Serving the scholastic field hockey and lacrosse community since 1998

Jan. 23, 2015 — An uncomfortable trend

Yesterday, a friend of mine wrote an on-line essay about a time when she was groped by an older man in a position of trust. The man is alleged to have given my friend compliments, followed by attention, sexual attention, and eventually the procurement of alcohol before trying to force himself on her.

The older man has risen to a position of some power and influence within a worldwide community of enthusiasts of a performance art form. One such enthusiast is my friend, who, like the older person accused of sexual assault, now teaches the art form.

I’ve met the accused on a couple of occasions, and, much like the trial of former U.S. field hockey player Todd Broxmeyer and the current scandal surrounding comedian Bill Cosby, I met the original news with some disbelief.

But within hours of my friend’s post, two other women have come forth with similar stories about the same man. Much like the dozens of women who have come forth in the Cosby case, and the witness list in the Broxmeyer trial, the multiplicity of allegations and their patterns cannot be ignored.

Friends, this is a disturbing trend that has found its way into boardrooms, locker rooms, and even in the church. The uneven power relationships between authority figures and minor children or young adults (especially young women) are too often used for sexual assault, rape, or even worse.

There are certain commonalities amongst the patterns of these predators, and I’ve been studying these for a few years. I’m not a child psychologist, nor a law-enforcement profiler, nor a lawyer. I am, instead, a journalist. I observe and listen and look for commonalities and trends.

As such, I have found a number of trends when it comes to how predators use their personal standing or prestige to try to seduce or “groom” girls and young women for personal gratification.

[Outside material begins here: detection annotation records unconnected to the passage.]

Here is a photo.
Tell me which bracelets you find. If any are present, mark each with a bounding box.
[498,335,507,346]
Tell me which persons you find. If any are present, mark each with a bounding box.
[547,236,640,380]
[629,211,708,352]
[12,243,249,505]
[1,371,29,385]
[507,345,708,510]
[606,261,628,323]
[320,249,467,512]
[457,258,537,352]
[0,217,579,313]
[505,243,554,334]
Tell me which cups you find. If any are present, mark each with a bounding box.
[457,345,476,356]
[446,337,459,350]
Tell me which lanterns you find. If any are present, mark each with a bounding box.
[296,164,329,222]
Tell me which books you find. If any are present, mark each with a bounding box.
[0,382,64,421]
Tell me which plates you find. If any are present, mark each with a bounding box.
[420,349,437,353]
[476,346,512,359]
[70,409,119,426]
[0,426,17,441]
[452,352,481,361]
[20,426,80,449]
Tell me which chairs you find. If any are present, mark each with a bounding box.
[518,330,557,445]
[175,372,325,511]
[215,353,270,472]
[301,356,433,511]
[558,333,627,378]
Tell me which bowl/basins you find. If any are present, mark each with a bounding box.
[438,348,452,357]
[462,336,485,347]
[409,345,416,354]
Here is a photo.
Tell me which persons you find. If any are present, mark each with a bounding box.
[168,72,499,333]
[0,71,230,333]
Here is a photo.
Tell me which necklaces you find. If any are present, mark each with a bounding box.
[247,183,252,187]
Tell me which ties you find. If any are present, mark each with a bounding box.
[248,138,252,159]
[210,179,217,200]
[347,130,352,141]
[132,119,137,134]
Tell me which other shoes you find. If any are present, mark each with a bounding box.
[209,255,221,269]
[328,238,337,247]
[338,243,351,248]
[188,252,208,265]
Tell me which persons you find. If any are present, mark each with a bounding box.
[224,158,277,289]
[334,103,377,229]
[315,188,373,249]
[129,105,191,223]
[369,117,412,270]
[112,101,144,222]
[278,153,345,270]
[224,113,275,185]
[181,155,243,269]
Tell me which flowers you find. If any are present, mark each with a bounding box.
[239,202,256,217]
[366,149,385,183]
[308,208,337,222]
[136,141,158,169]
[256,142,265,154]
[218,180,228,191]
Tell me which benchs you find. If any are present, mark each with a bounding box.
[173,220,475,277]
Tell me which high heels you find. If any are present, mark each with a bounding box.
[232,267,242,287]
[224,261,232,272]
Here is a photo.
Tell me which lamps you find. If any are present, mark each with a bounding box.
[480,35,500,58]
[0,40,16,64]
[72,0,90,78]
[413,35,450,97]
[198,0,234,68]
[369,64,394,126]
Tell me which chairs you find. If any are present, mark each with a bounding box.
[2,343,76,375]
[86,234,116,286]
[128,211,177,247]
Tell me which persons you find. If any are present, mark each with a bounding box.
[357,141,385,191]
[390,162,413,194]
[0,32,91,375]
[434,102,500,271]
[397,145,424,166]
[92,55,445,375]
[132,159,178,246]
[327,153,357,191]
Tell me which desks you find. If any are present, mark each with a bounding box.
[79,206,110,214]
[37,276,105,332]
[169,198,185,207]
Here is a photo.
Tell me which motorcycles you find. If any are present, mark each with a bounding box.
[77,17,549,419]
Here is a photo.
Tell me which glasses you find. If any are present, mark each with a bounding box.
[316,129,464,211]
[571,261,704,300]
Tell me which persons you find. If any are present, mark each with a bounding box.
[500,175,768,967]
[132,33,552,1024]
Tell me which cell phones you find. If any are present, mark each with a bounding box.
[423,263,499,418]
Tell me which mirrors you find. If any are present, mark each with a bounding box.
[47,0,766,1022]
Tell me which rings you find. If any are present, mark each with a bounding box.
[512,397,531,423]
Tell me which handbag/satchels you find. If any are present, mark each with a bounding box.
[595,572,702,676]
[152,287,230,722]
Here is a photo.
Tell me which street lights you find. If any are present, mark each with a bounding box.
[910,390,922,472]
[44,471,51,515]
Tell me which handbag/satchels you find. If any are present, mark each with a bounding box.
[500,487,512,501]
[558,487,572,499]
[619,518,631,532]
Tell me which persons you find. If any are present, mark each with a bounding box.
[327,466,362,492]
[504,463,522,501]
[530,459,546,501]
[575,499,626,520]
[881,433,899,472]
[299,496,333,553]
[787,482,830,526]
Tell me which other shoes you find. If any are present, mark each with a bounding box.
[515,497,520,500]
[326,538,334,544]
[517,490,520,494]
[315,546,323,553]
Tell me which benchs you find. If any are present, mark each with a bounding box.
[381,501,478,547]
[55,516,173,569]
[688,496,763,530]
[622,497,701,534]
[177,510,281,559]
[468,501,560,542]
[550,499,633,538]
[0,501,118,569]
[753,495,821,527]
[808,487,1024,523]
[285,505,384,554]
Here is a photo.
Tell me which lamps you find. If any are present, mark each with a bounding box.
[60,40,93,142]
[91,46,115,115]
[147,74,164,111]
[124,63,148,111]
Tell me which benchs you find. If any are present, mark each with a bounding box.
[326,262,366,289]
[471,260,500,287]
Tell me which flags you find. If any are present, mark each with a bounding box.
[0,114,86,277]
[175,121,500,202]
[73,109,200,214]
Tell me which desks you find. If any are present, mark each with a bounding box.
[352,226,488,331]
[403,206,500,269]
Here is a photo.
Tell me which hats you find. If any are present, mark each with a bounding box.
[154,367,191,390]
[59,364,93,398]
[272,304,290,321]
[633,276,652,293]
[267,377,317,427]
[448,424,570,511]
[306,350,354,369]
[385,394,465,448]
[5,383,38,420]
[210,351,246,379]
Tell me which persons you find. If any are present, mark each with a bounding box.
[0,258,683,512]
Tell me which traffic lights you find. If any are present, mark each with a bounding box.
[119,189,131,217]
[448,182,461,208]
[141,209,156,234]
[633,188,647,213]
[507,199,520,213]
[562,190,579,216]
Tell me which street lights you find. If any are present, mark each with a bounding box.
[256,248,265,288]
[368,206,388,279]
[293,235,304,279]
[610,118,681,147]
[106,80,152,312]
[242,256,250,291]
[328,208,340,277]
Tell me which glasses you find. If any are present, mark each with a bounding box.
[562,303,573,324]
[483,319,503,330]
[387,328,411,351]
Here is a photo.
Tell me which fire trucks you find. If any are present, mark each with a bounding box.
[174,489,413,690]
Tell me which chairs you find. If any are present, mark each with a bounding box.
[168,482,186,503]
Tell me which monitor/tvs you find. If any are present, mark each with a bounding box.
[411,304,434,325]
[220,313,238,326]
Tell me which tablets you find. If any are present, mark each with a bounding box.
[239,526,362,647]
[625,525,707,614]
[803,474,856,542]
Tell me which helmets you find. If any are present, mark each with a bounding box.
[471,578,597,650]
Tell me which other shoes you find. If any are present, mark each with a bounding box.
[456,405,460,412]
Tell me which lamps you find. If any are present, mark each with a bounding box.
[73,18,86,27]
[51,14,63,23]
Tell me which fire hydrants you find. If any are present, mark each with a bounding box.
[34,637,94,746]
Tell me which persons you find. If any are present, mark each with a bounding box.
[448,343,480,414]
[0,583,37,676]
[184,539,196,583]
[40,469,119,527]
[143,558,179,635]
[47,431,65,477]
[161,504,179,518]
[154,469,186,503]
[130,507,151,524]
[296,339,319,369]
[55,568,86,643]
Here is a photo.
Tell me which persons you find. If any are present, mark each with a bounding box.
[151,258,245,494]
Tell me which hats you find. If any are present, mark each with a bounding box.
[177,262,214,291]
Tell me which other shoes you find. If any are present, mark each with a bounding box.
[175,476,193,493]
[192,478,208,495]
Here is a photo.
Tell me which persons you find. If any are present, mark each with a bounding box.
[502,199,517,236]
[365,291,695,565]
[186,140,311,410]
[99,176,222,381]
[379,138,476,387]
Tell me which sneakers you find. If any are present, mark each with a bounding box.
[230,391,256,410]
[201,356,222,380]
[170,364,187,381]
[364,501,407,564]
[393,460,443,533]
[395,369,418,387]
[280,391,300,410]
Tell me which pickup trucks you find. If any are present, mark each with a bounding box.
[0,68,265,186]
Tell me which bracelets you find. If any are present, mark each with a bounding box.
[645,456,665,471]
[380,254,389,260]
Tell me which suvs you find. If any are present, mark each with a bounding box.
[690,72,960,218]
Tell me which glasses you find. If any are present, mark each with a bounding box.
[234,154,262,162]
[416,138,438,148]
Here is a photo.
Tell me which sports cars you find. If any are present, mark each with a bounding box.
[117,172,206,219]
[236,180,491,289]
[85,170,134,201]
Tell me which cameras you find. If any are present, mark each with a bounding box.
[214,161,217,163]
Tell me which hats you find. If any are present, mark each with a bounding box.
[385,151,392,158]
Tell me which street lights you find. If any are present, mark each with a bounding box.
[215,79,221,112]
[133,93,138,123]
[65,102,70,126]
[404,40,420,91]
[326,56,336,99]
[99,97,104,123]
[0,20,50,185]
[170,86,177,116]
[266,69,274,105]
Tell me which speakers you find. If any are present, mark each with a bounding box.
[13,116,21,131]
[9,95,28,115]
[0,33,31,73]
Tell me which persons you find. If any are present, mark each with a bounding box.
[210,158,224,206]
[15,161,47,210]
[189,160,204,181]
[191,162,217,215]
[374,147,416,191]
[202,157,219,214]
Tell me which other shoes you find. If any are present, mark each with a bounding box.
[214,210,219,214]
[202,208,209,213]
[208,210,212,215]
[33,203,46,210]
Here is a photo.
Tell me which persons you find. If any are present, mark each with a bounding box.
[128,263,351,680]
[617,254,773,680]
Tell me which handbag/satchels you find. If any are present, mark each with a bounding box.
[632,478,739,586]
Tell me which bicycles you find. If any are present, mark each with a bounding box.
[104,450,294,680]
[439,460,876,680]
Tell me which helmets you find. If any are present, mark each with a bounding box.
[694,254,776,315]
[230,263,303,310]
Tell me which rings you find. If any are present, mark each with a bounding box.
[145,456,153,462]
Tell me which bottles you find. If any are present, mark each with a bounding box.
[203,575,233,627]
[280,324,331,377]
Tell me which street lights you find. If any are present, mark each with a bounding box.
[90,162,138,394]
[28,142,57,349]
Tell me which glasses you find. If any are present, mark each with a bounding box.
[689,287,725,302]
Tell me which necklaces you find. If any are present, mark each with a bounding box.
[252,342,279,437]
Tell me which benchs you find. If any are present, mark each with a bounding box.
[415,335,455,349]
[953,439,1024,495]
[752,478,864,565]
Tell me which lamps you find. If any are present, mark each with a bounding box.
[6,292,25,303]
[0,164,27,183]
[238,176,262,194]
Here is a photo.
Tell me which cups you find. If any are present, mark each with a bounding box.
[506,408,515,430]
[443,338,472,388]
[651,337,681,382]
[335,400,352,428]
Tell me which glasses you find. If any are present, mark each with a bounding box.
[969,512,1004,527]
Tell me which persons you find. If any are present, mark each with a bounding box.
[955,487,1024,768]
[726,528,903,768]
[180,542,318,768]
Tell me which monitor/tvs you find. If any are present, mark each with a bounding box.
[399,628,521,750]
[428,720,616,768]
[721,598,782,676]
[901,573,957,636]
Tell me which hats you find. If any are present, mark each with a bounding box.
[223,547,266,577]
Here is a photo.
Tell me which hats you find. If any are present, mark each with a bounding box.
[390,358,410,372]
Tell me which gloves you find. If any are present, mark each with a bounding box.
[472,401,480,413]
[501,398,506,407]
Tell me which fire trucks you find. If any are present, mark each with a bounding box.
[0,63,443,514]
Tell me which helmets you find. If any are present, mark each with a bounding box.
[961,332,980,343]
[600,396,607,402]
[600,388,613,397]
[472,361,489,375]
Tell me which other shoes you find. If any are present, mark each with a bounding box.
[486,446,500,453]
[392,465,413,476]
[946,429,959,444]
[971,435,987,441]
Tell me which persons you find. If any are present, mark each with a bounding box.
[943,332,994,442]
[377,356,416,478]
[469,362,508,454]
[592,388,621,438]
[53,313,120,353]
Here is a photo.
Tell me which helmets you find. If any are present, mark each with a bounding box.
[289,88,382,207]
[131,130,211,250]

Please take note of the following and do not ignore the warning signs if a person in an authority relationship with a minor or in an uneven power relationship with an adult exhibits any or all of the following behaviors:

  • Excessive or effusive compliments, especially about one’s appearance;
  • Excessive use of phone calls or texts or instant messages, especially at odd hours of the day;
  • Excessive attention over and above others in the same peer group (such as a team or a class section);
  • Requests for overnight trips without parental chaperoning or supervision;
  • Requests to keep details — even benign ones — a secret;
  • The use or abuse of alcohol or other substances.

The U.S. Olympic Committee, after some rather embarrassing episodes in field hockey, swimming, gymnastics, and short-track speed skating, has implemented a “Safe Sport” website to give parents, coaches, administrators, and athletes the tools to educate themselves.

“Safe space” policies have been applied to conventions, churches, and even Google. I especially encourage those of you reading this blog entry to educate yourselves on these policies and how they may be applied to predatory behavior. It may help prevent further assaults.